**Actions to take**
**1)** Rewrite the summary from "Next, he orders" to "from a balcony.", putting "blade" in place of "sword".
**2)** Name every character mentioned in the summary.
**3)** Answer these questions from the summary:
(a) What does Jon order Slynt to do with the other castle?
(b) What does Slynt call Jon?
(c) From where does Stannis watch?

**Extract**
======

Next, he orders Janos Slynt to travel to some other castle (presumably along the Wall a bit) and restore it to service. Slynt refuses and calls Jon a pretender, and that he should order someone who cast their vote for him. Jon calls him to order, but Slynt ups the ante with insults. Jon responds by ordering Slynt held and taken outside, and asks for his sword. One presumes the penalty for blatant insubordination in the Watch is execution. Slynt is placed on the execution block. He panics and begs for mercy, saying how afraid he is, and that he’s always been afraid. Jon hesitates briefly, then swings his sword, beheading Slynt. Stannis looks on approvingly from a balcony.

======

**Given entries**
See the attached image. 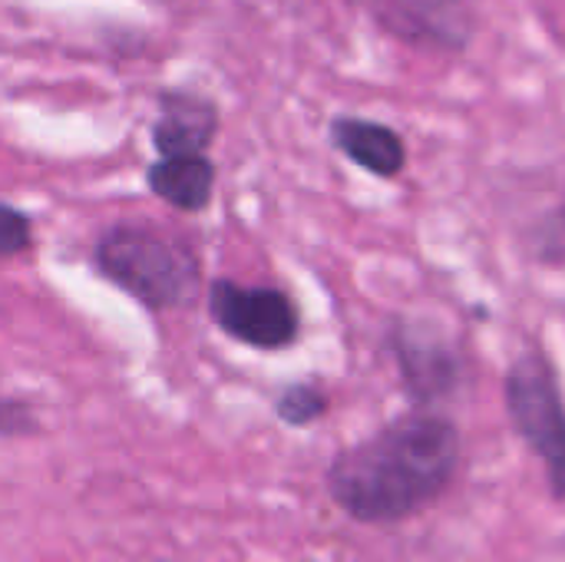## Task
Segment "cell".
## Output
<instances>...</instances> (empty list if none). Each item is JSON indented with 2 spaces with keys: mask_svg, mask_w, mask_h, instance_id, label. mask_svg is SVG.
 <instances>
[{
  "mask_svg": "<svg viewBox=\"0 0 565 562\" xmlns=\"http://www.w3.org/2000/svg\"><path fill=\"white\" fill-rule=\"evenodd\" d=\"M156 562H172V560H156Z\"/></svg>",
  "mask_w": 565,
  "mask_h": 562,
  "instance_id": "obj_13",
  "label": "cell"
},
{
  "mask_svg": "<svg viewBox=\"0 0 565 562\" xmlns=\"http://www.w3.org/2000/svg\"><path fill=\"white\" fill-rule=\"evenodd\" d=\"M384 348L397 368L401 394L414 411H444L470 381L467 348L434 321L394 315L384 328Z\"/></svg>",
  "mask_w": 565,
  "mask_h": 562,
  "instance_id": "obj_4",
  "label": "cell"
},
{
  "mask_svg": "<svg viewBox=\"0 0 565 562\" xmlns=\"http://www.w3.org/2000/svg\"><path fill=\"white\" fill-rule=\"evenodd\" d=\"M205 311L225 338L252 351H288L301 338V308L278 285H245L218 275L209 282Z\"/></svg>",
  "mask_w": 565,
  "mask_h": 562,
  "instance_id": "obj_5",
  "label": "cell"
},
{
  "mask_svg": "<svg viewBox=\"0 0 565 562\" xmlns=\"http://www.w3.org/2000/svg\"><path fill=\"white\" fill-rule=\"evenodd\" d=\"M328 142L338 156L374 179L391 182L407 169V139L391 123L338 113L328 123Z\"/></svg>",
  "mask_w": 565,
  "mask_h": 562,
  "instance_id": "obj_8",
  "label": "cell"
},
{
  "mask_svg": "<svg viewBox=\"0 0 565 562\" xmlns=\"http://www.w3.org/2000/svg\"><path fill=\"white\" fill-rule=\"evenodd\" d=\"M33 245V215L13 202L0 205V258L13 262Z\"/></svg>",
  "mask_w": 565,
  "mask_h": 562,
  "instance_id": "obj_11",
  "label": "cell"
},
{
  "mask_svg": "<svg viewBox=\"0 0 565 562\" xmlns=\"http://www.w3.org/2000/svg\"><path fill=\"white\" fill-rule=\"evenodd\" d=\"M93 272L129 295L146 311H185L205 291V268L199 248L169 229L152 222H113L89 248Z\"/></svg>",
  "mask_w": 565,
  "mask_h": 562,
  "instance_id": "obj_2",
  "label": "cell"
},
{
  "mask_svg": "<svg viewBox=\"0 0 565 562\" xmlns=\"http://www.w3.org/2000/svg\"><path fill=\"white\" fill-rule=\"evenodd\" d=\"M391 40L417 50L460 56L477 36V10L470 0H348Z\"/></svg>",
  "mask_w": 565,
  "mask_h": 562,
  "instance_id": "obj_6",
  "label": "cell"
},
{
  "mask_svg": "<svg viewBox=\"0 0 565 562\" xmlns=\"http://www.w3.org/2000/svg\"><path fill=\"white\" fill-rule=\"evenodd\" d=\"M222 109L212 96L189 86H162L156 93V116L149 123V142L156 159L205 156L218 136Z\"/></svg>",
  "mask_w": 565,
  "mask_h": 562,
  "instance_id": "obj_7",
  "label": "cell"
},
{
  "mask_svg": "<svg viewBox=\"0 0 565 562\" xmlns=\"http://www.w3.org/2000/svg\"><path fill=\"white\" fill-rule=\"evenodd\" d=\"M146 189L182 215H202L212 205L218 166L209 156L152 159L142 172Z\"/></svg>",
  "mask_w": 565,
  "mask_h": 562,
  "instance_id": "obj_9",
  "label": "cell"
},
{
  "mask_svg": "<svg viewBox=\"0 0 565 562\" xmlns=\"http://www.w3.org/2000/svg\"><path fill=\"white\" fill-rule=\"evenodd\" d=\"M463 464V434L444 411L384 421L374 434L341 447L328 470V500L361 527H397L447 497Z\"/></svg>",
  "mask_w": 565,
  "mask_h": 562,
  "instance_id": "obj_1",
  "label": "cell"
},
{
  "mask_svg": "<svg viewBox=\"0 0 565 562\" xmlns=\"http://www.w3.org/2000/svg\"><path fill=\"white\" fill-rule=\"evenodd\" d=\"M503 411L513 434L543 464L550 497L565 503V397L559 371L540 344H526L510 361Z\"/></svg>",
  "mask_w": 565,
  "mask_h": 562,
  "instance_id": "obj_3",
  "label": "cell"
},
{
  "mask_svg": "<svg viewBox=\"0 0 565 562\" xmlns=\"http://www.w3.org/2000/svg\"><path fill=\"white\" fill-rule=\"evenodd\" d=\"M271 411H275L278 424H285L291 431H308L311 424L328 417L331 397L318 381H291L275 394Z\"/></svg>",
  "mask_w": 565,
  "mask_h": 562,
  "instance_id": "obj_10",
  "label": "cell"
},
{
  "mask_svg": "<svg viewBox=\"0 0 565 562\" xmlns=\"http://www.w3.org/2000/svg\"><path fill=\"white\" fill-rule=\"evenodd\" d=\"M40 427V417H36V404L30 397H20V394H7L3 404H0V434L3 441H17V437H26Z\"/></svg>",
  "mask_w": 565,
  "mask_h": 562,
  "instance_id": "obj_12",
  "label": "cell"
}]
</instances>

======

**Results of the tasks**
**1)**
Next, he orders Janos Slynt to travel to some other castle (presumably along the Wall a bit) and restore it to service. Slynt refuses and calls Jon a pretender, and that he should order someone who cast their vote for him. Jon calls him to order, but Slynt ups the ante with insults. Jon responds by ordering Slynt held and taken outside, and asks for his blade. One presumes the penalty for blatant insubordination in the Watch is execution. Slynt is placed on the execution block. He panics and begs for mercy, saying how afraid he is, and that he’s always been afraid. Jon hesitates briefly, then swings his blade, beheading Slynt. Stannis looks on approvingly from a balcony.

**2)** Janos Slynt, Jon, Stannis

**3)**
(a) Travel to it and restore it to service.
(b) A pretender.
(c) From a balcony.